The output would mainly be consumed on Windows client.  The workhorse I can use is a virtual Debian Etch on XenServer 5.0.   I tried the ffmpeg installation from Etch native repository.  It worked fine but it can only use FMP4 for default video codec.  Windows Media Player / MPC just didn't play the video on my Vista x64 with Klite installed.  I was searching for a solution.  Some suggested configure ffdshow to support FMP4, which it already did ("other MP4" enabled).  Some suggested changing the 4CC of the file, which looks like too much work.  As I was fudging along, I wanted to double check what error message WMP had, if any.  But this time it played!  Weird.  All I did was checking the ffdshow config and using G-Spot on the file...

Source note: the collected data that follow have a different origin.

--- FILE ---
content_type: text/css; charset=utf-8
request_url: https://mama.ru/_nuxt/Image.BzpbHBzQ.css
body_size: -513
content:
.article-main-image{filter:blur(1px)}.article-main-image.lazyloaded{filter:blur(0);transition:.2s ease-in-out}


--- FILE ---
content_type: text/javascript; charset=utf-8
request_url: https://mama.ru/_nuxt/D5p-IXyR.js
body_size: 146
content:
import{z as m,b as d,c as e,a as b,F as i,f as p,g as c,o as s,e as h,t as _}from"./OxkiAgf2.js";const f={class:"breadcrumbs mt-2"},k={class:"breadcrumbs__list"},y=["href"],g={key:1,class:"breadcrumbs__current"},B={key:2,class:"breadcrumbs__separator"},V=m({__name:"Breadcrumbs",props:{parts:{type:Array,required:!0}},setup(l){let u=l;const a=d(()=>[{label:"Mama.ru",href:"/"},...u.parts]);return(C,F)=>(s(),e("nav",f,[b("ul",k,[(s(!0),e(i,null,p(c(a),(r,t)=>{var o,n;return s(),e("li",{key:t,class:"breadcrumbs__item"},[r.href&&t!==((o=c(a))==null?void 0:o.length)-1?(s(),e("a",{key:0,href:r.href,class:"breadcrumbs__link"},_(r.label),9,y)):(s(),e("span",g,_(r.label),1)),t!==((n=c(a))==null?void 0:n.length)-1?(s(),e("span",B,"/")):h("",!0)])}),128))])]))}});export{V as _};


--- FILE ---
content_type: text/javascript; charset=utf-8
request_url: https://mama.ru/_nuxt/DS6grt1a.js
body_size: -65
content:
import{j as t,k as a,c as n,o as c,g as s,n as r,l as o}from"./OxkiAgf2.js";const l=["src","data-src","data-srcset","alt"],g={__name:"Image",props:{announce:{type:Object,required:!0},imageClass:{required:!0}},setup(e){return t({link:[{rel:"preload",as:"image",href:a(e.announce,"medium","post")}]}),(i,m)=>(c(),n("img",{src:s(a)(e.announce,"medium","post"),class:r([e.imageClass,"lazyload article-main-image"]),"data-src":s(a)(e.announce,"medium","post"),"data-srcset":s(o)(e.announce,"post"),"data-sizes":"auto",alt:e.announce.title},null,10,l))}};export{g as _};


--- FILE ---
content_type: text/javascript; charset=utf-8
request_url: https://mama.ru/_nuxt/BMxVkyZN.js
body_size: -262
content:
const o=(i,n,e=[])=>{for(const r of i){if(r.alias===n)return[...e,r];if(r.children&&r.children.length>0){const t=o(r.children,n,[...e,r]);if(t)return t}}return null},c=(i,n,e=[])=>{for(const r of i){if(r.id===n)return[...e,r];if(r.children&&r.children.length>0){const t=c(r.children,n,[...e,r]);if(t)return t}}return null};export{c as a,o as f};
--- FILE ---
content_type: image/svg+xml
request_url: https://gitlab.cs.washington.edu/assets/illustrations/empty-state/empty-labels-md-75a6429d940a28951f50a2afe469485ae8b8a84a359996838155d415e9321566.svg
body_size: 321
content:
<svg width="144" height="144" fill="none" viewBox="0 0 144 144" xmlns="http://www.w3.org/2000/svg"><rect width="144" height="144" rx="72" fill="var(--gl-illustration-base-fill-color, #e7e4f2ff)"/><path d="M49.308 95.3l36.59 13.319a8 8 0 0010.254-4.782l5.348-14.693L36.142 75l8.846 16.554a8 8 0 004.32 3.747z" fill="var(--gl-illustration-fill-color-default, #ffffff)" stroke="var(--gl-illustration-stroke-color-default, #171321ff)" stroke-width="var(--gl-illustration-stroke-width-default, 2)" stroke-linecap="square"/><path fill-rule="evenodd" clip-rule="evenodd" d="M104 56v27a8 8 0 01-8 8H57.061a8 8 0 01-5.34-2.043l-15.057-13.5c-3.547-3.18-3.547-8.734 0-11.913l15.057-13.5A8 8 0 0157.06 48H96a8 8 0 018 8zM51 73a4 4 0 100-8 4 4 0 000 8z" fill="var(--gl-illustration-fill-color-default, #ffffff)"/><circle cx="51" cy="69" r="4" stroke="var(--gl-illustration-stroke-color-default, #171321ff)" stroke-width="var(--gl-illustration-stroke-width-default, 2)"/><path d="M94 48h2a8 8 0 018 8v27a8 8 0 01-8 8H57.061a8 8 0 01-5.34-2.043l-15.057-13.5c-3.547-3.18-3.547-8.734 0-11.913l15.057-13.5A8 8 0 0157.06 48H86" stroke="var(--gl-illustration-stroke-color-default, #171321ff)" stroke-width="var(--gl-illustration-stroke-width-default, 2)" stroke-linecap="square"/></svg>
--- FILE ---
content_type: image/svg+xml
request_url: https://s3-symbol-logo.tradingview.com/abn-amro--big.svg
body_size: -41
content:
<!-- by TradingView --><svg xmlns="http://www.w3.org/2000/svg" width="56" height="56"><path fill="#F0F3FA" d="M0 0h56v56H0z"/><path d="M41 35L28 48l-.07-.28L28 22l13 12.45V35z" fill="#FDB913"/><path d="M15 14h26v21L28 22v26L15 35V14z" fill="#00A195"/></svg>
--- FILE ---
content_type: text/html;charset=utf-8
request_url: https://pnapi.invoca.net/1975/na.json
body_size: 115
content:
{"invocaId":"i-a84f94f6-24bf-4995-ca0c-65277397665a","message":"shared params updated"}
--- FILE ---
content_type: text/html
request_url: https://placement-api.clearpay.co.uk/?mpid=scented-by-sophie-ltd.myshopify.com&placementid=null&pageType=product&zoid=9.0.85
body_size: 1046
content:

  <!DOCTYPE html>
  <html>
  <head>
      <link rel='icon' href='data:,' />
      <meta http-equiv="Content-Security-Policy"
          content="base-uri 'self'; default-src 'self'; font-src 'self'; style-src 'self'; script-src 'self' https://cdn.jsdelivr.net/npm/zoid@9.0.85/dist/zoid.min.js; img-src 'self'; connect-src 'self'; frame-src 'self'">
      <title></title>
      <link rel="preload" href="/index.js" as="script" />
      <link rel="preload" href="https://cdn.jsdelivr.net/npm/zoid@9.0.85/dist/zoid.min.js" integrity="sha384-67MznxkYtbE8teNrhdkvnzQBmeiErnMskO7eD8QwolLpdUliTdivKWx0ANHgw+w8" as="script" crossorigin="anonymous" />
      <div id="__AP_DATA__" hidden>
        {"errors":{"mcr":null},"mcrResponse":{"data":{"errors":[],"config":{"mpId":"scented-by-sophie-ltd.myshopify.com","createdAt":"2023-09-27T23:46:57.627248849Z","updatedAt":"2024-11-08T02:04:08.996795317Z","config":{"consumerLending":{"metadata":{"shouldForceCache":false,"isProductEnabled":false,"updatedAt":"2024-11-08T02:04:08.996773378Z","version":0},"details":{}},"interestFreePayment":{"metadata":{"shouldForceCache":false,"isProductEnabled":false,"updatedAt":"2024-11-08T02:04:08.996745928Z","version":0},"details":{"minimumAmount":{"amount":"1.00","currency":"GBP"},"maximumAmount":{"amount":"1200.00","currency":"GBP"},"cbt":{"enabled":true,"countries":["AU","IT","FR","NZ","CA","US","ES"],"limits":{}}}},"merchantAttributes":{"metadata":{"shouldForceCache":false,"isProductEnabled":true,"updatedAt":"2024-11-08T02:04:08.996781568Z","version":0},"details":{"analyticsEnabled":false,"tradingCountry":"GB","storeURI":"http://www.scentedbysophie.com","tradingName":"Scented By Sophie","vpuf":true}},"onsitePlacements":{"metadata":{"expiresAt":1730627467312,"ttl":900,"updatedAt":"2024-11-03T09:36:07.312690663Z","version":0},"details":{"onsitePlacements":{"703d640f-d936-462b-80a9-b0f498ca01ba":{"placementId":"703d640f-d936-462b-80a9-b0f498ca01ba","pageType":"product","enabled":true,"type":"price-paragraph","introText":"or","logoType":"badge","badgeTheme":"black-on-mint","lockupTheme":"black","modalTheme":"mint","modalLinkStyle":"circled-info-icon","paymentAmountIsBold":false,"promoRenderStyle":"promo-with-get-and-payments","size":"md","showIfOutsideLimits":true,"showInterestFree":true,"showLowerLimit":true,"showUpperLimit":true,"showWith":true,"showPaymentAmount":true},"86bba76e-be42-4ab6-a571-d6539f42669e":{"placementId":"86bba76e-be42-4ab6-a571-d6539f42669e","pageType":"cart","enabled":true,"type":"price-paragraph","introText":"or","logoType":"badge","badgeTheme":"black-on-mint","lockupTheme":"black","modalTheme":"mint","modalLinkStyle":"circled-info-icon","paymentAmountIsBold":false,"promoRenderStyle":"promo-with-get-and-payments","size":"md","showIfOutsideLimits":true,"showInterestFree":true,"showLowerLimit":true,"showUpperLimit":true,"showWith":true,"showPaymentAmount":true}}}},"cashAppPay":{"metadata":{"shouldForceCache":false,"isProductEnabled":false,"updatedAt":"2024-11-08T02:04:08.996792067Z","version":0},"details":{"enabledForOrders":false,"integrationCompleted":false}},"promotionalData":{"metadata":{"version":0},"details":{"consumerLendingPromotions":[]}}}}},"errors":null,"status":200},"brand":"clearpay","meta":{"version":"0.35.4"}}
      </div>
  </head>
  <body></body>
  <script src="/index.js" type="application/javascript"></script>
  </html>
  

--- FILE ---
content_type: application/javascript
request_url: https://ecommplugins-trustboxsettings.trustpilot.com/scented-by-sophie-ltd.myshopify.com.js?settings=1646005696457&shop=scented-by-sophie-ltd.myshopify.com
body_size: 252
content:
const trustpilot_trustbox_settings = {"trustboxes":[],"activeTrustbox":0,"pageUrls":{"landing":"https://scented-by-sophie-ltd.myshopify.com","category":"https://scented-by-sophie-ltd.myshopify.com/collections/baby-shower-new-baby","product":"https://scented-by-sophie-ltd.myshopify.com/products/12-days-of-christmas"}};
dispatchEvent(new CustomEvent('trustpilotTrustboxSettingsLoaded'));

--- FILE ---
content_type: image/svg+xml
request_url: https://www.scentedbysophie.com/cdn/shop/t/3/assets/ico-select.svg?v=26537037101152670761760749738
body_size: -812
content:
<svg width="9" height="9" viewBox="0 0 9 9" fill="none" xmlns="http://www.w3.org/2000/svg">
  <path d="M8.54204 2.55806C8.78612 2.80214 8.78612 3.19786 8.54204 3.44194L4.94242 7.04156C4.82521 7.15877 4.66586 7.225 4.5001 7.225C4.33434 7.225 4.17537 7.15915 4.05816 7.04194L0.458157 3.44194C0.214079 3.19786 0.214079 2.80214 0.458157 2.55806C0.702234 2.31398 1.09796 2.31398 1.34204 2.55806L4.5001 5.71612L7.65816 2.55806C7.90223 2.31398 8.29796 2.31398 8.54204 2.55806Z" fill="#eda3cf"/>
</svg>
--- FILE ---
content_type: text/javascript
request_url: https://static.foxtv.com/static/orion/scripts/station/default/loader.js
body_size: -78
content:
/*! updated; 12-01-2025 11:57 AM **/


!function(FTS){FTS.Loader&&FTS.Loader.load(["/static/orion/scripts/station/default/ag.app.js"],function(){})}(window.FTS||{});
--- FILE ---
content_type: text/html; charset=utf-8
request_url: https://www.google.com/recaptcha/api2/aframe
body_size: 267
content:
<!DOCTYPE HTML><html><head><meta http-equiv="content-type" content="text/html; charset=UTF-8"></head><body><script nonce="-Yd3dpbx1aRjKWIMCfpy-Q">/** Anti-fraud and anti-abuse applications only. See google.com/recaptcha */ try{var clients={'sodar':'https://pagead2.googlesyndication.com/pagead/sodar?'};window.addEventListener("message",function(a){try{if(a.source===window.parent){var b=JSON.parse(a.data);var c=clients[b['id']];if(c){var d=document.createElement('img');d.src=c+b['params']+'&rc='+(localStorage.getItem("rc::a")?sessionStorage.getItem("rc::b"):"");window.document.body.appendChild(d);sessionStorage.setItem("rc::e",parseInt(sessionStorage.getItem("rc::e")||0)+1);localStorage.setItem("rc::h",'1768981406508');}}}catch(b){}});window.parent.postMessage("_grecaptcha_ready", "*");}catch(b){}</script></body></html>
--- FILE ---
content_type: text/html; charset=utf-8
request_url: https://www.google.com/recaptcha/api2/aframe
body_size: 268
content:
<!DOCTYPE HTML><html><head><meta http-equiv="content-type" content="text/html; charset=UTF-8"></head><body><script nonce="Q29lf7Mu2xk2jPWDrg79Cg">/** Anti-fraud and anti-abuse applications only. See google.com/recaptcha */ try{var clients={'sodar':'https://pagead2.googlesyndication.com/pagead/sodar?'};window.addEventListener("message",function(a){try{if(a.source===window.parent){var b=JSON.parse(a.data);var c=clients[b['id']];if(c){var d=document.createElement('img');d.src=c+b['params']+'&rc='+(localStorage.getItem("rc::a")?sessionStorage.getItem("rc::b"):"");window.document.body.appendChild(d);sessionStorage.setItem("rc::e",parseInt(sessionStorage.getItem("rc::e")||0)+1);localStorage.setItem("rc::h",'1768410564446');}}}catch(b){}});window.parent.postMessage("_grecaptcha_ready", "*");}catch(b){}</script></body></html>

Anyway, this is all too unreliable.  I gotta produce xvid AVIs.  So I chose to use debian-multimedia.org.   Pretty easy to use.  After I added the repo to sources.list, updated, ffmpeg is ready with xvid.  The syntax that worked for me is just

ffmpeg -y -i VTS_01_1.VOB -vcodec xvid -b 1000000 -f avi my.avi

For multiple VOBs, it'd be a simple concatenation:

cat VTS_01_0.VOB VTS_01_1.VOB VTS_01_2.VOB | ffmpeg -y -i - -vcodec xvid -b 1000000 -f avi my.avi

Tuesday, August 4, 2009

BT file transfer from BlackBerry 8330 to Dell Latitude D630

I largely followed the steps detailed here.  Once the two paired up, I had two issues.  First, BB device software promptly crashed, rebooting itself.  Second, Vista is asking for driver for a new device.  The second issue seems to be OK according to people here - basically just tell Vista "don't bother".  The first one might be tougher to solve... (to be continued)

Monday, August 3, 2009

Unscientific comparison of Vista and SUSE startup speed

It just so happened that I started two machines almost at the same time, and side by side.  The SUSE machine is an original HP MiniNote, with a lowly VIA C7, 512 MB memory, and 4 GB SSD.  The Vista machine is a relatively beefy Dell Latitude XT2 with Core 2 ULV 1.4 GHz, 3 GB memory, and 80 GB 5400 RPM HD.  Neither has much additional software on beyond the factory default.  I didn't time the two, but since realized the interesting comparison, so I did note the time difference.  From power on to browser open (Firefox for SUSE, IE 8 for Vista), MiniNote was only about 10 seconds behind XT2.  Both startups were between 2 to 3 minutes I think.  I'm sure SUSE 10 was optimized for the setup, while Dell's Vista install probably less so, but still the slowness of Vista was too apparent, considering how well equipped that XT2 is.